[Trecho selecionado]

2 – O trauma dos sobrinhos

Pergunta: Você, que carrega o peso de ser a âncora para os sobrinhos de 7 e 10 anos, pode compartilhar como as terapias semanais deles, marcadas por choros intermináveis nas visitas ao presídio de Rio Claro, violam não só o artigo 227 da Constituição Brasileira, mas também decisões da Corte Interamericana?
Resposta: No momento da prisão da Débora, todos nós estávamos totalmente fragilizados, sem saber a quem recorrer. Meus sobrinhos, ainda tão pequenos, não compreendiam por que a mãe havia sido retirada de casa de forma tão brutal. Foi um processo extremamente doloroso, agravado por noites mal dormidas, choro e crises de ansiedade. Buscamos apoio psicológico semanal, mas tínhamos consciência de que nada substituiria a presença de uma mãe.

3 – A pressão social e a mídia

Pergunta: Em meio à hostilidade de populares, influenciados por narrativas enviesadas, como a família lida com essa pressão social?
Resposta: Acompanhávamos atentamente as notícias e víamos comentários como “terrorista” e “golpista”, que nos feriam profundamente. Mas sabíamos que nada daquilo era verdade, nem definia o caráter da Débora. Ela sempre foi uma mulher íntegra, que ama o Brasil, e apenas exercia o direito de livre manifestação.

4 – As despedidas no presídio

Pergunta: Como as despedidas dilacerantes no portão do presídio expõem o abuso da prisão preventiva?

[/Trecho selecionado]
[Entradas fornecidas]

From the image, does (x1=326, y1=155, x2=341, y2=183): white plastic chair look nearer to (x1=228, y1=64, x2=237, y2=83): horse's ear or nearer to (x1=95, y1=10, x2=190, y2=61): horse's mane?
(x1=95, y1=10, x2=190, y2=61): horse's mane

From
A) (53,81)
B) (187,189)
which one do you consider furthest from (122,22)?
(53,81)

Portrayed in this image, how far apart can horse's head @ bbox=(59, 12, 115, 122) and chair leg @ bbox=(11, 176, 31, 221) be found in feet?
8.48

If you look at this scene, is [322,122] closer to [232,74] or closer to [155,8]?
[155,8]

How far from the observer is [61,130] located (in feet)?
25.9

[/Entradas fornecidas]
[Entradas fornecidas]

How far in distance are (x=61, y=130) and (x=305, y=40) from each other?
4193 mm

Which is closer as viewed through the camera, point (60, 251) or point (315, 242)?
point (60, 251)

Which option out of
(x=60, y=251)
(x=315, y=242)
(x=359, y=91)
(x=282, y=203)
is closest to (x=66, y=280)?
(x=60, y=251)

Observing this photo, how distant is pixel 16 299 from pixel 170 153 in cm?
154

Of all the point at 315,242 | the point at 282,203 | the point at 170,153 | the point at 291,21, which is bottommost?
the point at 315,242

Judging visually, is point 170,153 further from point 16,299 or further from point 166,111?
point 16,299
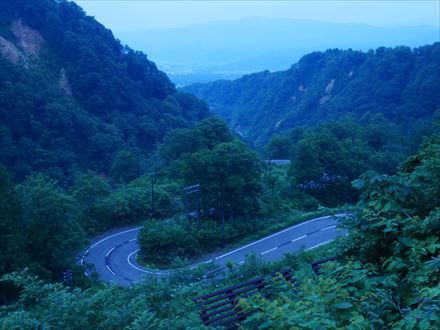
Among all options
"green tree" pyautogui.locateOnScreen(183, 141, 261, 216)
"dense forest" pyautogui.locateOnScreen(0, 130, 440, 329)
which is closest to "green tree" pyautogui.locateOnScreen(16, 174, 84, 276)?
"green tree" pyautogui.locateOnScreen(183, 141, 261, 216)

[/Entradas fornecidas]

Resultado esperado
Repita literalmente a parte do trecho que começa nas palavras “Resposta: No momento” e termina após “de uma mãe.”. As linhas não guardam relação com o trecho.

Solução do problema
Resposta: No momento da prisão da Débora, todos nós estávamos totalmente fragilizados, sem saber a quem recorrer. Meus sobrinhos, ainda tão pequenos, não compreendiam por que a mãe havia sido retirada de casa de forma tão brutal. Foi um processo extremamente doloroso, agravado por noites mal dormidas, choro e crises de ansiedade. Buscamos apoio psicológico semanal, mas tínhamos consciência de que nada substituiria a presença de uma mãe.